— EXCERPT TO READ —
=== Begin Enclosure ===
Albany County seeks more foster homes

The Enterprise — Melissa Hale-Spencer

Protectors of children, seated from left are: Chelsea Stewart, supervisor for the Foster Homefinders and Adoption Unit, and Michelle Dowe, director of Child Welfare. Standing behind them are: Valerie Johnson, caseworker for the Foster Homefinders and Adoption Unit and Gail Geohagen-Pratt, commissioner for the Albany County Department for Children, Youth and Families.

ALBANY COUNTY — Currently 240 youth are in foster care in Albany County. Most are there because they’ve been abused or neglected in the home they were born into.

“There’s a safety concern that cannot be mitigated,” said Gail Geohagen-Pratt, commissioner for the Albany County Department for Children, Youth and Families. “Prior to removing a child from a home, the county has to show diligent effort.”

If alternate resources have failed and safety cannot be guaranteed, she explained, the county first looks for a relative or “fictive kin” the child can live with.

She explained that “fictive kin” refers to a significant adult in a child’s life who is not biologically related to the child.
=== End Enclosure ===
— SOURCE INFORMATION —
=== Begin Enclosure ===
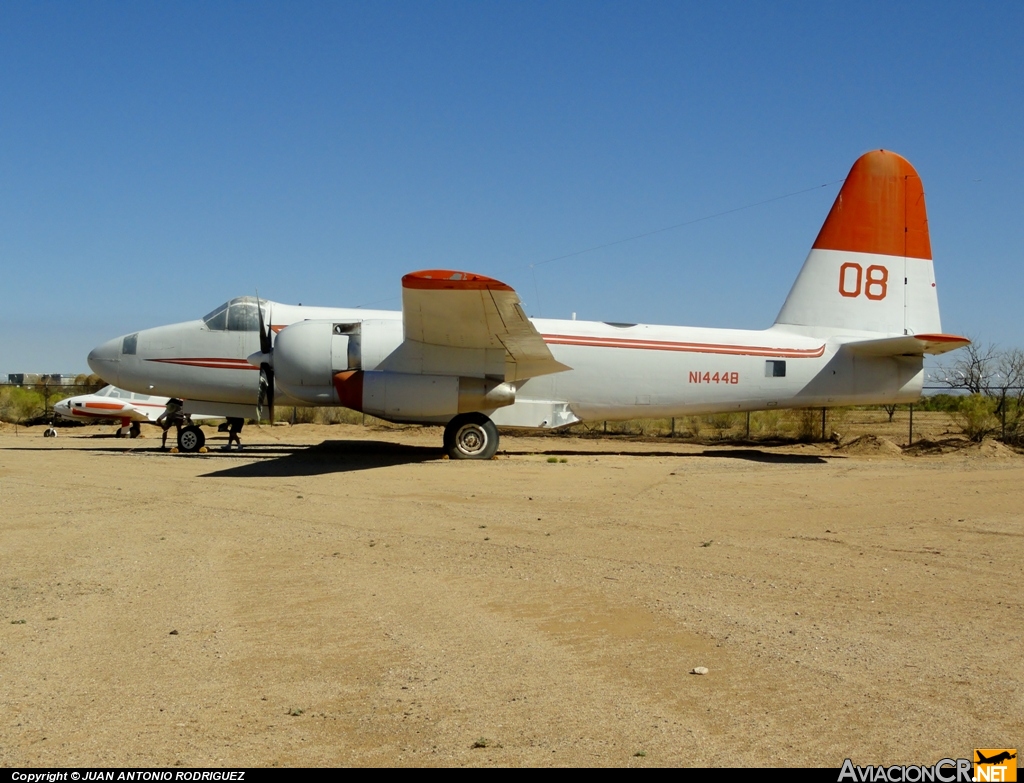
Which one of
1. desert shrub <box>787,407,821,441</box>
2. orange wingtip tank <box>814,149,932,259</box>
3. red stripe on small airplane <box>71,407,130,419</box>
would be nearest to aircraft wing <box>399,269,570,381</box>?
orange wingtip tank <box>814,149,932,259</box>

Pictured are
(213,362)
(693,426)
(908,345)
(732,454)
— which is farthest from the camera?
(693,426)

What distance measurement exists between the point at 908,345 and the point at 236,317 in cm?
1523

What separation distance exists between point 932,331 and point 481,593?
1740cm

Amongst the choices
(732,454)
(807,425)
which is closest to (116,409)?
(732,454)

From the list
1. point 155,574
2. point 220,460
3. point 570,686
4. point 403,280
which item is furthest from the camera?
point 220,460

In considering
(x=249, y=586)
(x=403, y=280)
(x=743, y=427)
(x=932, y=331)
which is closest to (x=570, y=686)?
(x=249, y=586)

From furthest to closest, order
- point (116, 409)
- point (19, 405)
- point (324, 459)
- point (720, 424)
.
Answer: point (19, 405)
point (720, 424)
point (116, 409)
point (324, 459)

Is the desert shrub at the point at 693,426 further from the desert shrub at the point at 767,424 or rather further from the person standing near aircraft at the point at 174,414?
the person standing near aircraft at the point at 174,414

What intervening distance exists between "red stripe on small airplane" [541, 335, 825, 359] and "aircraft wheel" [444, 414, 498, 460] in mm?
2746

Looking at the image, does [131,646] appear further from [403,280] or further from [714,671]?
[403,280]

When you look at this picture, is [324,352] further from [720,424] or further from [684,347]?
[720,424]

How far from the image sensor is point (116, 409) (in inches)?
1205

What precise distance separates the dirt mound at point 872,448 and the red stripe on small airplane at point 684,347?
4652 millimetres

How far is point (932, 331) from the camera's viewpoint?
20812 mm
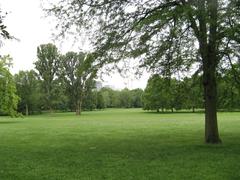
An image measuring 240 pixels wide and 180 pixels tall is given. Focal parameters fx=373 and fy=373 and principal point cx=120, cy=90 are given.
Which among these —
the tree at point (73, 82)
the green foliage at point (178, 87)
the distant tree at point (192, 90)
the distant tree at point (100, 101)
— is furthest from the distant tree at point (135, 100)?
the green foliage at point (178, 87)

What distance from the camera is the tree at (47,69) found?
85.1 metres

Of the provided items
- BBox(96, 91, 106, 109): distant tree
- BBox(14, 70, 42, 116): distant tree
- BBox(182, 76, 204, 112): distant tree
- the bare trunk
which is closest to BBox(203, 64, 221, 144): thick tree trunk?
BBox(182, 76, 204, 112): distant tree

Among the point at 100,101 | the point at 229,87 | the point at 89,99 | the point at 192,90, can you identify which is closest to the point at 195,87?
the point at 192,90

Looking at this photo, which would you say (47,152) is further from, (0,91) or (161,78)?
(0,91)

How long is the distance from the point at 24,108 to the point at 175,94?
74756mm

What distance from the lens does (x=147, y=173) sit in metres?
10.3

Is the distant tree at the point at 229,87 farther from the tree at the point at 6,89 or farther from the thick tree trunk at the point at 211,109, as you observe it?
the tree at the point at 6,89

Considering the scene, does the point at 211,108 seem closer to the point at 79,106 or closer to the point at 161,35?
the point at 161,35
=== End Enclosure ===
— REQUIRED ACTIONS —
a – From the foster care article, quote the stretch from "If alternate resources" through "to the child.".
b – According to the foster care article, how many youth are currently in foster care in Albany County?
Rely only on the foster care article, not the listing.

— EXERCISE SOLUTIONS —
a –
If alternate resources have failed and safety cannot be guaranteed, she explained, the county first looks for a relative or “fictive kin” the child can live with.

She explained that “fictive kin” refers to a significant adult in a child’s life who is not biologically related to the child.

b – 240